— START OF RECORDS PROVIDED —
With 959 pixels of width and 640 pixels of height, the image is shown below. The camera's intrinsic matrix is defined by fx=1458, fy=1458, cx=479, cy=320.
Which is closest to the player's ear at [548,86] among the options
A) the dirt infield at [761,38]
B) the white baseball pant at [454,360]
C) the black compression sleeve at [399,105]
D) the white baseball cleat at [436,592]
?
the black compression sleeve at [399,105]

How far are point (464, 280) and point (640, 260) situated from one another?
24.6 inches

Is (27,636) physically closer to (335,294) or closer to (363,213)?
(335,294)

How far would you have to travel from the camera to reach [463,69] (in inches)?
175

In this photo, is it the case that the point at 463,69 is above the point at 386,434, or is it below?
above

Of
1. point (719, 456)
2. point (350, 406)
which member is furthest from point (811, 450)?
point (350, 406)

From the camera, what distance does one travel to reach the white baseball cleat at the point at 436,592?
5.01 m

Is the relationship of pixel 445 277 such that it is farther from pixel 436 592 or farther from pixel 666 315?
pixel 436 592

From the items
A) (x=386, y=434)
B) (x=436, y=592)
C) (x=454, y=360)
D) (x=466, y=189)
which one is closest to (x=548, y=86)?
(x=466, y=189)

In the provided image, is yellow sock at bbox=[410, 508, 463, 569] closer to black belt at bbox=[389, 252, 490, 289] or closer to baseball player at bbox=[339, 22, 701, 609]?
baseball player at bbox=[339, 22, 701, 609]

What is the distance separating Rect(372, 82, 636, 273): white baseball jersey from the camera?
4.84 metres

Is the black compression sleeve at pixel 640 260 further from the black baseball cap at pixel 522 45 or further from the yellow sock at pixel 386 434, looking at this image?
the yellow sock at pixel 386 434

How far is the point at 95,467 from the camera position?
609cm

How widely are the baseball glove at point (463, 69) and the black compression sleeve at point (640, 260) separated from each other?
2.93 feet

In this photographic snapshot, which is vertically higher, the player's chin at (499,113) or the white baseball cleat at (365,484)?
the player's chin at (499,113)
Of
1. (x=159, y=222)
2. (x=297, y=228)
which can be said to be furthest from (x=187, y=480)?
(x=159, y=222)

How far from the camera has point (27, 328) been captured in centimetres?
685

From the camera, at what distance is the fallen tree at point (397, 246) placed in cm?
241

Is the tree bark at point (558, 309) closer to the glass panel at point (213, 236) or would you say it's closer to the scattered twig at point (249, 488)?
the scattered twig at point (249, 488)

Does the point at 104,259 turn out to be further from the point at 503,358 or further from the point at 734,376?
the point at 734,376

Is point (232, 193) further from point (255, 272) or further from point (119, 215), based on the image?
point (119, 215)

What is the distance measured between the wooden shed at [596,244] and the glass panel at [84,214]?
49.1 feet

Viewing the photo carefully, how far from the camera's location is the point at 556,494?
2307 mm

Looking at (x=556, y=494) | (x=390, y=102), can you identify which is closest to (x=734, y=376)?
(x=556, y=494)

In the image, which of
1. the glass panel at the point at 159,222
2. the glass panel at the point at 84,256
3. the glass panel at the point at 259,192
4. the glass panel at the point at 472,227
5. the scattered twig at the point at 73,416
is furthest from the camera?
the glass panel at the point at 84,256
— END OF RECORDS PROVIDED —
* [WORK TO BE COMPLETED]:
Copy out all of the material above, substituting "storage shed" for "wooden shed" and leaving everything else as it is.

* [ANSWER TO THIS TASK]:
With 959 pixels of width and 640 pixels of height, the image is shown below. The camera's intrinsic matrix is defined by fx=1458, fy=1458, cx=479, cy=320.
Which is closest to the player's ear at [548,86] among the options
A) the dirt infield at [761,38]
B) the white baseball pant at [454,360]
C) the black compression sleeve at [399,105]
D) the white baseball cleat at [436,592]
?
the black compression sleeve at [399,105]

How far are point (464, 280) and point (640, 260) situated from one another?
24.6 inches

Is (27,636) physically closer to (335,294) or closer to (363,213)?
(335,294)

How far would you have to travel from the camera to reach [463,69] (in inches)?
175

In this photo, is it the case that the point at 463,69 is above the point at 386,434, or is it below?
above

Of
1. point (719, 456)
2. point (350, 406)
which member is furthest from point (811, 450)?
point (350, 406)

From the camera, what distance does one travel to reach the white baseball cleat at the point at 436,592?
5.01 m

Is the relationship of pixel 445 277 such that it is farther from pixel 436 592 or farther from pixel 666 315?
pixel 436 592

From the items
A) (x=386, y=434)
B) (x=436, y=592)
C) (x=454, y=360)
D) (x=466, y=189)
which one is closest to (x=548, y=86)?
(x=466, y=189)

In the provided image, is yellow sock at bbox=[410, 508, 463, 569] closer to black belt at bbox=[389, 252, 490, 289] or closer to baseball player at bbox=[339, 22, 701, 609]?
baseball player at bbox=[339, 22, 701, 609]

What is the distance separating Rect(372, 82, 636, 273): white baseball jersey from the camera?
4.84 metres

Is the black compression sleeve at pixel 640 260 further from the black baseball cap at pixel 522 45 or further from the yellow sock at pixel 386 434, looking at this image?
the yellow sock at pixel 386 434

How far is the point at 95,467 from the camera position?
609cm

How widely are the baseball glove at point (463, 69) and the black compression sleeve at point (640, 260) separated from each other?
2.93 feet

In this photographic snapshot, which is vertically higher, the player's chin at (499,113) or the white baseball cleat at (365,484)?
the player's chin at (499,113)
Of
1. (x=159, y=222)
2. (x=297, y=228)
which can be said to be furthest from (x=187, y=480)?
(x=159, y=222)

How far from the camera has point (27, 328) been captured in centimetres?
685

From the camera, at what distance is the fallen tree at point (397, 246) placed in cm?
241

Is the tree bark at point (558, 309) closer to the glass panel at point (213, 236) or would you say it's closer to the scattered twig at point (249, 488)?
the scattered twig at point (249, 488)

Does the point at 104,259 turn out to be further from the point at 503,358 or further from the point at 734,376?
the point at 734,376

Is point (232, 193) further from point (255, 272) or further from point (119, 215), based on the image?
point (119, 215)

What is the distance measured between the storage shed at [596,244] and the glass panel at [84,214]?
49.1 feet

Viewing the photo carefully, how far from the camera's location is the point at 556,494?
2307 mm

Looking at (x=556, y=494) | (x=390, y=102), can you identify which is closest to (x=734, y=376)?
(x=556, y=494)

In the image, which of
1. the glass panel at the point at 159,222
2. the glass panel at the point at 84,256
3. the glass panel at the point at 259,192
4. the glass panel at the point at 472,227
5. the scattered twig at the point at 73,416
is furthest from the camera?
the glass panel at the point at 84,256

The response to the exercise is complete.